Cuando uno llega al aeropuerto del
DF, y para un taxi para que lo lleve a San Miguel de Teotongo, el taxista,
amable o tajante, le dirá que él no sube hasta ese lugar. Cuando mi amigo,
Alfredo Montiel, profesor en el barrio de la Condesa, me vino a buscar para
enseñarme el casco histórico de México un domingo, me confesó que había tardado
en coche casi dos horas y que nunca hubiera podido imaginar que esto existía en
su país y en su ciudad.
Los guanelianos se instalaron aquí,
en este cerro empinado y extremo de la ciudad de México. En este barrio de
inmundicias por el suelo y construcciones ilegales que otros mexicanos llegados
de otros puntos del país levantaban donde podían y como podían. Pero los
misioneros cometieron un error de bulto nada más llegar: construir un recio casoplón
de considerable altura en un barrio de casas bajas y maltrechas. No fueron
ellos, en verdad, sino una imposición desde Italia. Ya se sabe que el mal del
ladrillo es un virus que sufren casi todos los italianos cuando salen al extranjero.

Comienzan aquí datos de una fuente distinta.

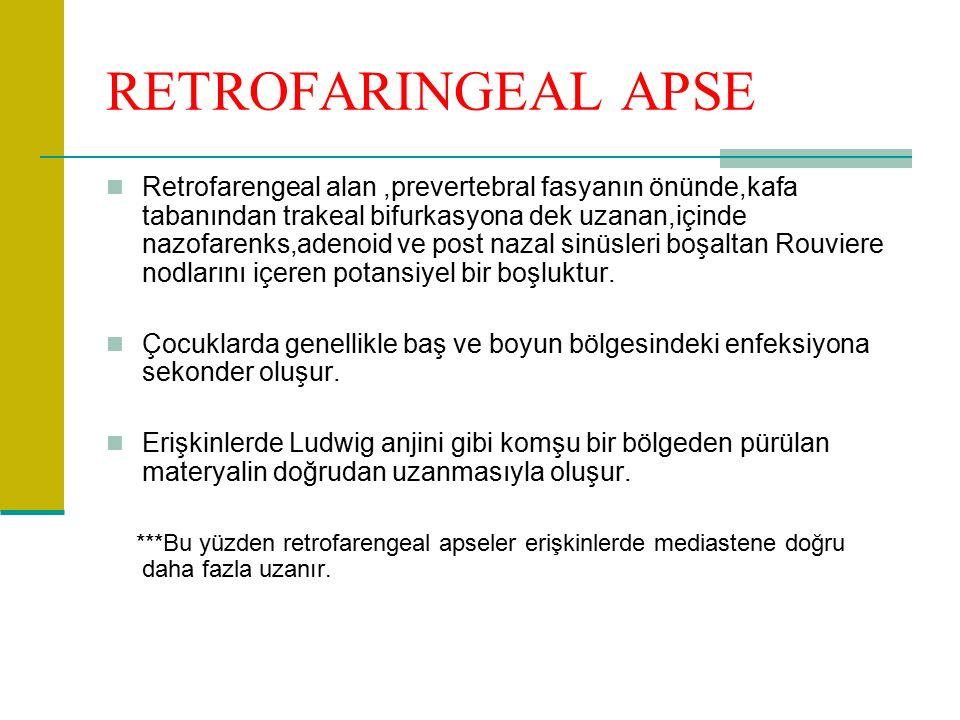 RETROFARINGEAL APSE Retrofarengeal alan,prevertebral fasyanın önünde,kafa tabanından trakeal bifurkasyona dek uzanan,içinde nazofarenks,adenoid ve post nazal sinüsleri boşaltan Rouviere nodlarını içeren potansiyel bir boşluktur.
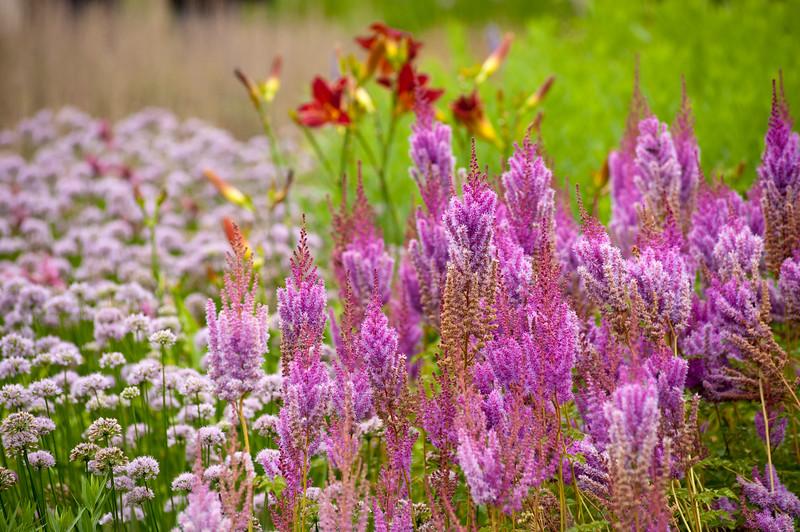 Flowers bloom in Millennium Park Lurie Garden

Donde van, tienen que recrear una pequeña Italia: la pasta, el Corriere de la
Sera, la lengua italiana y la manía de los casoplones.
Si olvidamos este pecado, la llegada
de los guanelianos al barrio de México DF, como a Amozoc-Puebla, ha supuesto una
mejora considerable en las condiciones de la población más cercana. Atención a
las personas con discapacidad intelectual, Techos fraternos para los abuelos,
guardería para hijos de madres solteras trabajadoras, pequeño ambulatorio y
farmacia, campamentos para niños en verano, atención a los adolescentes,
promoción social a través de la parroquia samaritana, entrega de ‘despensas’ y de alimentos, visita a las
casas de las familias desfavorecidas. Y así un montón de pequeñas acciones.
Pero sobre todo, esa certeza de la población de saber que los misioneros son de
fiar y que se puede contar con ellos para sentirse escuchados y queridos.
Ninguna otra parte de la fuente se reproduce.